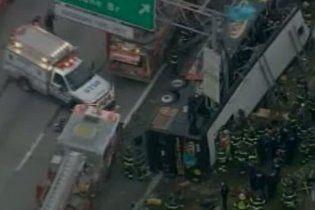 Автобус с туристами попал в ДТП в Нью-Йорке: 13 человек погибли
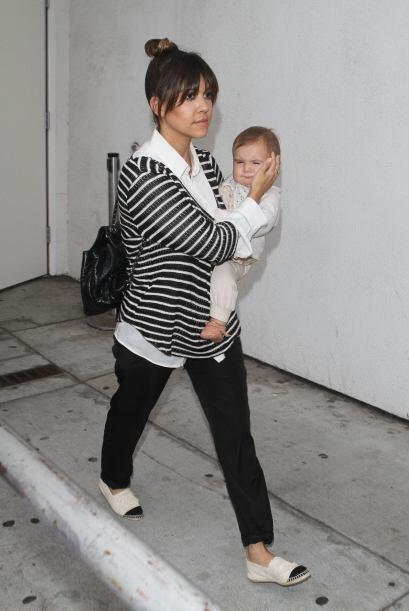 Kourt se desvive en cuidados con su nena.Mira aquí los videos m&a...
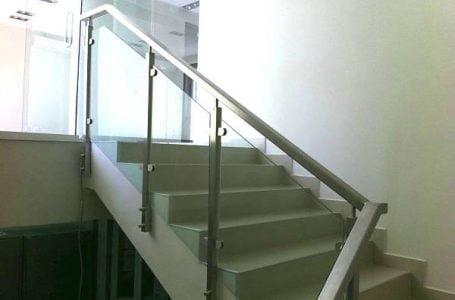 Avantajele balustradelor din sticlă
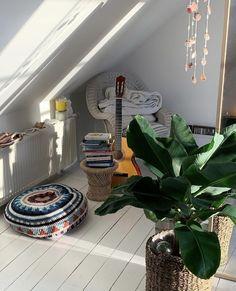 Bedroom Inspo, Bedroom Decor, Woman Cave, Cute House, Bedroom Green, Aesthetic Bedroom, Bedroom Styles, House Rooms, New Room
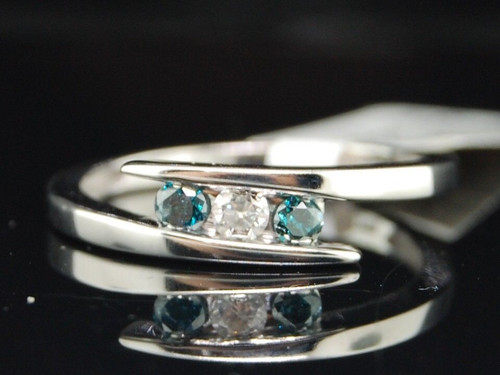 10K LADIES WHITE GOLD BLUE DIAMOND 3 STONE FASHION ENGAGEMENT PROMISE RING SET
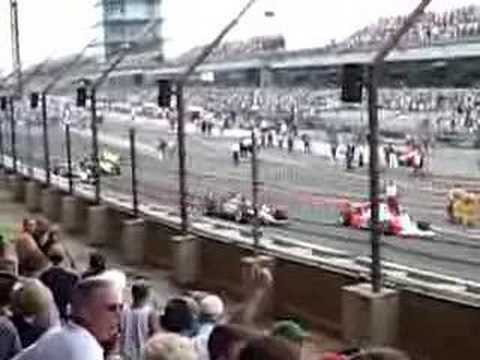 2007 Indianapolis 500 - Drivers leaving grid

...

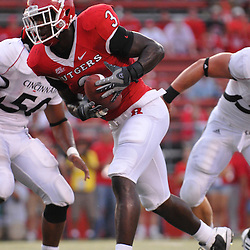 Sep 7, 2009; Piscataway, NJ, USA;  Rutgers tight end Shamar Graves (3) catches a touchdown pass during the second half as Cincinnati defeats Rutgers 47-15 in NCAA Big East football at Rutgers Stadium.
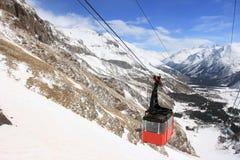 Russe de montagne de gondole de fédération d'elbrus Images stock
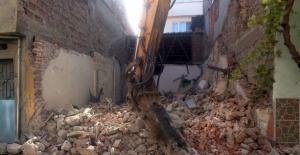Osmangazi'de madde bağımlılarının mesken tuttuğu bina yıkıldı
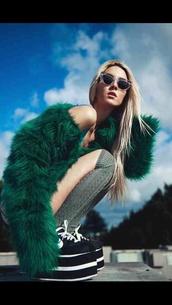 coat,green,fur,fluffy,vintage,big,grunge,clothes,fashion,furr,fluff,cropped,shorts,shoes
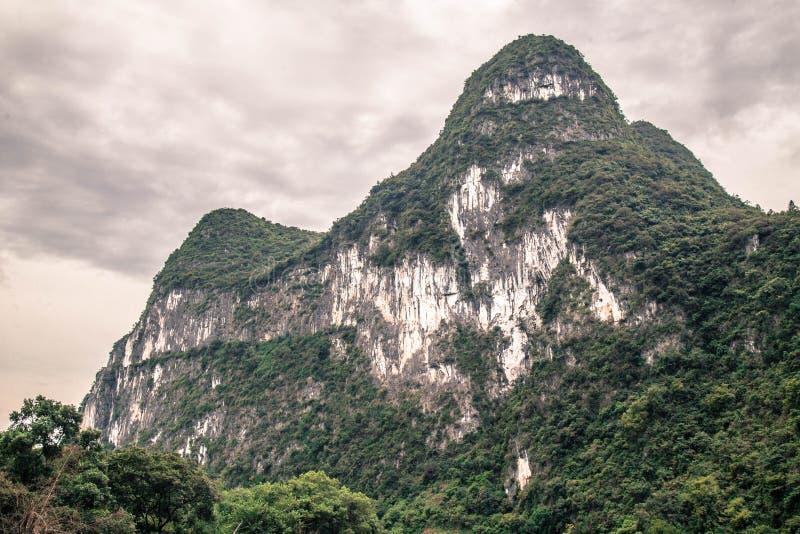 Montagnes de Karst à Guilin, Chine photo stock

* * *

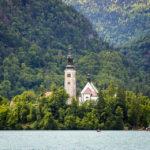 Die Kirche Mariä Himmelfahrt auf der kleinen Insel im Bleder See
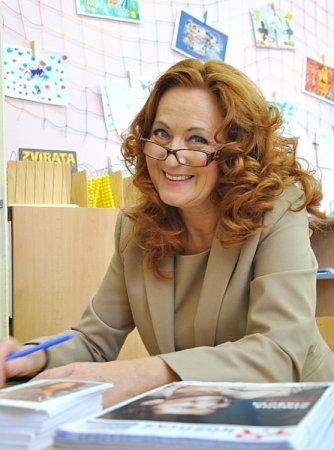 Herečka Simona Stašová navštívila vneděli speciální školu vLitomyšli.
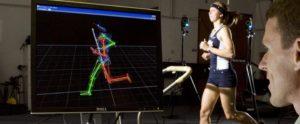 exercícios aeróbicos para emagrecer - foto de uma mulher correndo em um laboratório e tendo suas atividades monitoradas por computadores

> _ASSIGNMENT_
Give again the lines of the listing above that run from the one with "Avantajele balustradelor din sticlă" up to and including the one with "2007 Indianapolis 500 - Drivers leaving grid". Keep them exact and omit the pictures.

> _EXERCISE ANSWER_
 Avantajele balustradelor din sticlă
 Bedroom Inspo, Bedroom Decor, Woman Cave, Cute House, Bedroom Green, Aesthetic Bedroom, Bedroom Styles, House Rooms, New Room
 10K LADIES WHITE GOLD BLUE DIAMOND 3 STONE FASHION ENGAGEMENT PROMISE RING SET
 2007 Indianapolis 500 - Drivers leaving grid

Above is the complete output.